Retype everything from the line containing "To what distance" down to the last of the lines, keeping both ends and changing nothing.

§ §

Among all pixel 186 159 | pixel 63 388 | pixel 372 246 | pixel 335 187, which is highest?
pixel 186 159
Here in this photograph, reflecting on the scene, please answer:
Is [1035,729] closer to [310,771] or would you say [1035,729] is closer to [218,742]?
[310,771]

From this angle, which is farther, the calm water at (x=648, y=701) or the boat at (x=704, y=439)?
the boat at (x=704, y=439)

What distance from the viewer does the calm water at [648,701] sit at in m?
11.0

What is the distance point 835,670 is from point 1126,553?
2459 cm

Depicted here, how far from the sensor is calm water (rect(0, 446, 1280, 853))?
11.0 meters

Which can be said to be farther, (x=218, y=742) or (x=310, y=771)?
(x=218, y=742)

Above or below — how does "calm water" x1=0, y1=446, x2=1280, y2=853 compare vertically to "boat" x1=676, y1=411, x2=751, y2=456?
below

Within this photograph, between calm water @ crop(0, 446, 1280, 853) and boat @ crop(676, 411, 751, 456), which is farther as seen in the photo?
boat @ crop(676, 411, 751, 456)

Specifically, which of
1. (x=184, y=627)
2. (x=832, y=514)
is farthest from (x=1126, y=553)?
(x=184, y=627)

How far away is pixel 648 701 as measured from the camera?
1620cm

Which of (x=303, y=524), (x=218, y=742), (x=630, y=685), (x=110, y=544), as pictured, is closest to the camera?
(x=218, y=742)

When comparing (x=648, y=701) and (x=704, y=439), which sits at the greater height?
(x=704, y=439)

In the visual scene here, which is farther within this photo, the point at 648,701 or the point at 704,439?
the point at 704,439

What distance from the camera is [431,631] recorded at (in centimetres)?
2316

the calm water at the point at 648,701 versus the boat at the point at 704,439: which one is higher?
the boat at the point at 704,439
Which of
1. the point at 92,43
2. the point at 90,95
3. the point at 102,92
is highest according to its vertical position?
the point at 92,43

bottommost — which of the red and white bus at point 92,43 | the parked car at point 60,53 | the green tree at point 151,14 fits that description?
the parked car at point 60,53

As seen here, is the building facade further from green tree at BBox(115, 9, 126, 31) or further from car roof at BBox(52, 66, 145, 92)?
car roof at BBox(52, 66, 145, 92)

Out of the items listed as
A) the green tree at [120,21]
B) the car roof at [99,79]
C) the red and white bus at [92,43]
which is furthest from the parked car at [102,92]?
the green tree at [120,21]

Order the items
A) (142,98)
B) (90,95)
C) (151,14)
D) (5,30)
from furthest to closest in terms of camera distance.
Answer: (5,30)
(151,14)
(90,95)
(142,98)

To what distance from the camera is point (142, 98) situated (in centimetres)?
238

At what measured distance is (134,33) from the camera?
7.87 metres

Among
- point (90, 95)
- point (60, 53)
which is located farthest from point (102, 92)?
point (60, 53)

§ §

Exercise output:
To what distance from the camera is point (142, 98) situated (in centimetres)?
238

At what measured distance is (134,33) from the camera?
7.87 metres

Among
- point (90, 95)
- point (60, 53)
which is located farthest from point (102, 92)?
point (60, 53)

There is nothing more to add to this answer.